_Your instructions_. Please output each entry exactly as it appears.

(Record excerpts Opens)

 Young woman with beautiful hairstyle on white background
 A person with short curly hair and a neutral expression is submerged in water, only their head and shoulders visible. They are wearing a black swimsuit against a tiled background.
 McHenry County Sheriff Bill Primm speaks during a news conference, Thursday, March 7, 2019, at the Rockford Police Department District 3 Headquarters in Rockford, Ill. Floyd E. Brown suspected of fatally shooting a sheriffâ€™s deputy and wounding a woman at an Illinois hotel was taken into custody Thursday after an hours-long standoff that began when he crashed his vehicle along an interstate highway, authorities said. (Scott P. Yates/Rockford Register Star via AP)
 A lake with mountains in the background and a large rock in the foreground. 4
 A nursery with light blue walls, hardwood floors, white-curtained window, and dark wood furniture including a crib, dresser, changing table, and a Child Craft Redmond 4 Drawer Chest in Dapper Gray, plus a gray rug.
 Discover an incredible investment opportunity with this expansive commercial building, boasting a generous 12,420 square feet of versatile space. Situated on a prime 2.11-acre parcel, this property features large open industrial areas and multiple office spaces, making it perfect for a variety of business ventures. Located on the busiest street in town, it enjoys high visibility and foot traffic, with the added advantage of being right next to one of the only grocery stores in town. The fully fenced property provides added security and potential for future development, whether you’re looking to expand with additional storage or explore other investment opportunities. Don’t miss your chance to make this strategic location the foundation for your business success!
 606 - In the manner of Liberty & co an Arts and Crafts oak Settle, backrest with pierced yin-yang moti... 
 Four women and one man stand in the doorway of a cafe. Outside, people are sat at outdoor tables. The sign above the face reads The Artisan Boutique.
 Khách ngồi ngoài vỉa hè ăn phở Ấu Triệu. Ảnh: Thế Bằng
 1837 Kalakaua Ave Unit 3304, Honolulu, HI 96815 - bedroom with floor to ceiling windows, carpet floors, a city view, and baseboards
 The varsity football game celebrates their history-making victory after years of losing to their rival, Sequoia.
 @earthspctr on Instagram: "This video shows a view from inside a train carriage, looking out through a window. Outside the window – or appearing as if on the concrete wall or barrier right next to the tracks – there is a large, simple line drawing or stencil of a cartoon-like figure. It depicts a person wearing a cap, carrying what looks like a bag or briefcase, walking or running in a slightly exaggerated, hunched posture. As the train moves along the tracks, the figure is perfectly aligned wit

(Record excerpts Closes)

_Written answer_.
 Young woman with beautiful hairstyle on white background
 A person with short curly hair and a neutral expression is submerged in water, only their head and shoulders visible. They are wearing a black swimsuit against a tiled background.
 McHenry County Sheriff Bill Primm speaks during a news conference, Thursday, March 7, 2019, at the Rockford Police Department District 3 Headquarters in Rockford, Ill. Floyd E. Brown suspected of fatally shooting a sheriffâ€™s deputy and wounding a woman at an Illinois hotel was taken into custody Thursday after an hours-long standoff that began when he crashed his vehicle along an interstate highway, authorities said. (Scott P. Yates/Rockford Register Star via AP)
 A lake with mountains in the background and a large rock in the foreground. 4
 A nursery with light blue walls, hardwood floors, white-curtained window, and dark wood furniture including a crib, dresser, changing table, and a Child Craft Redmond 4 Drawer Chest in Dapper Gray, plus a gray rug.
 Discover an incredible investment opportunity with this expansive commercial building, boasting a generous 12,420 square feet of versatile space. Situated on a prime 2.11-acre parcel, this property features large open industrial areas and multiple office spaces, making it perfect for a variety of business ventures. Located on the busiest street in town, it enjoys high visibility and foot traffic, with the added advantage of being right next to one of the only grocery stores in town. The fully fenced property provides added security and potential for future development, whether you’re looking to expand with additional storage or explore other investment opportunities. Don’t miss your chance to make this strategic location the foundation for your business success!
 606 - In the manner of Liberty & co an Arts and Crafts oak Settle, backrest with pierced yin-yang moti... 
 Four women and one man stand in the doorway of a cafe. Outside, people are sat at outdoor tables. The sign above the face reads The Artisan Boutique.
 Khách ngồi ngoài vỉa hè ăn phở Ấu Triệu. Ảnh: Thế Bằng
 1837 Kalakaua Ave Unit 3304, Honolulu, HI 96815 - bedroom with floor to ceiling windows, carpet floors, a city view, and baseboards
 The varsity football game celebrates their history-making victory after years of losing to their rival, Sequoia.
 @earthspctr on Instagram: "This video shows a view from inside a train carriage, looking out through a window. Outside the window – or appearing as if on the concrete wall or barrier right next to the tracks – there is a large, simple line drawing or stencil of a cartoon-like figure. It depicts a person wearing a cap, carrying what looks like a bag or briefcase, walking or running in a slightly exaggerated, hunched posture. As the train moves along the tracks, the figure is perfectly aligned wit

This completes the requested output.